You are viewing a plain text version of this content. The canonical link for it is here.
Posted to common-user@hadoop.apache.org by Marko Dinic <ma...@nissatech.com> on 2015/04/27 14:35:56 UTC

How to call Hadoop job from a web service in a non-blocking fashion?

Hello,

I have a sequence of jobs that depend on each other, output of one job 
is input for the next one. Also, there is a loop in one part of the 
sequence, containing two jobs executing in a row.

Until now I was able to run this job by simply creating Job objects and 
using waitForCompletition(true). In that way, I was forwarding output of 
one job as input to next one.

The problem is, waitForCompletition(true) will block the web service I'm 
trying to use, so I need a way to run this sequence of dependent jobs, 
but not to get stuck waiting for result of the whole sequence. So, I 
want the next model - user uploads some files, starts the job and gets 
the response that the job has been started. After the sequence has 
finished user should be notified in some way.

I wouldn't like to use Oozie, since this the jobs are more low-level 
(it's actually an algorithm similar to those implemented in Mahout), and 
I don't know if I may use JobControl, since there is a loop, and how to 
do it.

Any help would be highly appreciated.

Regards,
Marko

Re: How to call Hadoop job from a web service in a non-blocking fashion?

Posted by Chris Nauroth <cn...@hortonworks.com>.
Hello Marko,

Job#waitForCompletion is implemented as a polling loop around
Job#isComplete and Job#isSuccessful.  Both of those calls are non-blocking.
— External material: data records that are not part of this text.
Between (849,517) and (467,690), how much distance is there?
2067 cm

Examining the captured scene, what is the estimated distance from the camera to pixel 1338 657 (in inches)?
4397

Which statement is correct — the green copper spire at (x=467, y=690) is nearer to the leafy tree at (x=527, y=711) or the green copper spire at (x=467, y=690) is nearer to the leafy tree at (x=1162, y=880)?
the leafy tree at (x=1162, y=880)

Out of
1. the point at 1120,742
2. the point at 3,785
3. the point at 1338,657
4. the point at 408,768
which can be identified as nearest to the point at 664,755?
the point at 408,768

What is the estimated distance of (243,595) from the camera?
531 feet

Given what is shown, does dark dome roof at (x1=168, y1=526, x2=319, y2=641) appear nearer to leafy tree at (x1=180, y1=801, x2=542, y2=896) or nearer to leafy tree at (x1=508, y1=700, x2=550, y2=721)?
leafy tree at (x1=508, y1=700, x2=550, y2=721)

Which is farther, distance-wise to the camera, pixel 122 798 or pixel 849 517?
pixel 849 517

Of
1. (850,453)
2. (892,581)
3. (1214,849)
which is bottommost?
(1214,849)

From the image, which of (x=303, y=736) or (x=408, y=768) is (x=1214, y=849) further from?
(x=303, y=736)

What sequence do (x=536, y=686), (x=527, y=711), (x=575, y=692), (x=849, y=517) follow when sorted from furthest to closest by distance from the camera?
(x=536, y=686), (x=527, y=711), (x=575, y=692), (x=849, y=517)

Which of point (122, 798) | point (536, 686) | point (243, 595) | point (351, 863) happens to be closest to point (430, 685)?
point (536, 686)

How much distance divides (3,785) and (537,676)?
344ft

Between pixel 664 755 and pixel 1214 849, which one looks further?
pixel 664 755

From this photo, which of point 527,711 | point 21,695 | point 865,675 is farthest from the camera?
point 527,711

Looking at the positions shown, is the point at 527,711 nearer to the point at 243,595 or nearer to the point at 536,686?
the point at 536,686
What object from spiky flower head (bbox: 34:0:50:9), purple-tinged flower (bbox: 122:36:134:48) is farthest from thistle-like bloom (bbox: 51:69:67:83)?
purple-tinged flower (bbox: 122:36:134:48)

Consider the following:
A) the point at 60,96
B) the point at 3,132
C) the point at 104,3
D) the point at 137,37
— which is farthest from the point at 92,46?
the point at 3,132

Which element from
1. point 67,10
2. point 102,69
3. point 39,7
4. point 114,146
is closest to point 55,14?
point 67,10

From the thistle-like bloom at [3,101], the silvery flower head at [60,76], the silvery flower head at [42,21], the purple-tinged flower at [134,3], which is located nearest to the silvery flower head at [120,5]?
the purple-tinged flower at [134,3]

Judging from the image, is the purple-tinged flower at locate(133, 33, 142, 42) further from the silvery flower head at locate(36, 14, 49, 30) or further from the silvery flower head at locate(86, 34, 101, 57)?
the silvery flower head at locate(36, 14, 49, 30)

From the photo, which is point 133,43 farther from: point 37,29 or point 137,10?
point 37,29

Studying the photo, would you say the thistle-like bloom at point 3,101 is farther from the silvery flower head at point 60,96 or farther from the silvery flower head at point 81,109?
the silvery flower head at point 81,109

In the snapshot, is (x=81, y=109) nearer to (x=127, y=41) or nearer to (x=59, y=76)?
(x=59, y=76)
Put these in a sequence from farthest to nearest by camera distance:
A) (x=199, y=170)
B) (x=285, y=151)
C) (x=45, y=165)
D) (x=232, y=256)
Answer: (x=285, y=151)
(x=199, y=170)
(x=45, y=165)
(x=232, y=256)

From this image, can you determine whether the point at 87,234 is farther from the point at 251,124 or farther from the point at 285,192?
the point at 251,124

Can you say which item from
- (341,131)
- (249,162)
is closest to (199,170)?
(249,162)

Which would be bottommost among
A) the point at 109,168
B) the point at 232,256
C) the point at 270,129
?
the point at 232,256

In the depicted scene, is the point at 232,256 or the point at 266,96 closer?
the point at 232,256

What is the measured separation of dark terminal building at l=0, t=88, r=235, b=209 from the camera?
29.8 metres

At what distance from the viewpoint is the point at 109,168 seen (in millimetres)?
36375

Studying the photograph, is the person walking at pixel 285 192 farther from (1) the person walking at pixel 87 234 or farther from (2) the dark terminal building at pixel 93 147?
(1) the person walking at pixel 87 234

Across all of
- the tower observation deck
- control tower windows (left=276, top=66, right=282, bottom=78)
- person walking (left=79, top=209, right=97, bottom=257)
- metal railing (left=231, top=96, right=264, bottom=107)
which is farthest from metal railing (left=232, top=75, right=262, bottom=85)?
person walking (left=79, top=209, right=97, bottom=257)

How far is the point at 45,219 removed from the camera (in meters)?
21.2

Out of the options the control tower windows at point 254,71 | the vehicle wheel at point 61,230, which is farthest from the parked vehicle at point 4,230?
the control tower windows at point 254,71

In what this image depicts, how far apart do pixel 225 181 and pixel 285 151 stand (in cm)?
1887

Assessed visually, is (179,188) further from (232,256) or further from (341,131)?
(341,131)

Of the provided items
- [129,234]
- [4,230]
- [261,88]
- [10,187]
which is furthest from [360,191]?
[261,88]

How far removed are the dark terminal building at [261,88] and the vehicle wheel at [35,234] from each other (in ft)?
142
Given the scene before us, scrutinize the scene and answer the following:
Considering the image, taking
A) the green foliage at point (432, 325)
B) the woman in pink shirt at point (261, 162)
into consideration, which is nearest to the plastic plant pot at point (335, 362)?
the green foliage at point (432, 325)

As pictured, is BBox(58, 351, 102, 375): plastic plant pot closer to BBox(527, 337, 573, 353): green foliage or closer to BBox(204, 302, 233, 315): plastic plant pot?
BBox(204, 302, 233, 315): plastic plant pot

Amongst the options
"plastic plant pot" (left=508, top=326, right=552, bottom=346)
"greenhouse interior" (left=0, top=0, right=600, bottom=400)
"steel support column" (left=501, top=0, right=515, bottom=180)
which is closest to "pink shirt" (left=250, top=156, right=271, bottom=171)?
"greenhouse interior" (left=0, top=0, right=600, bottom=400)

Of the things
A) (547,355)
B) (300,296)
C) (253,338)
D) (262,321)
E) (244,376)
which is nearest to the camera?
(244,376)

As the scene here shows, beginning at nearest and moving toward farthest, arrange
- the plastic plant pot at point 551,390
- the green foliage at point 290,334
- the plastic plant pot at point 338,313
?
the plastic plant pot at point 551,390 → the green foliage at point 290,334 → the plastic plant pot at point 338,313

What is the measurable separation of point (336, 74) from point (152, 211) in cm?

http://hadoop.apache.org/docs/r2.7.0/api/org/apache/hadoop/mapreduce/Job.ht
ml#isComplete()


http://hadoop.apache.org/docs/r2.7.0/api/org/apache/hadoop/mapreduce/Job.ht
ml#isSuccessful()


(Technically they do block on I/O due to RPC calls to check job status,
but the idea is that they don't block waiting for the entire job to
complete the way waitForCompletion does.)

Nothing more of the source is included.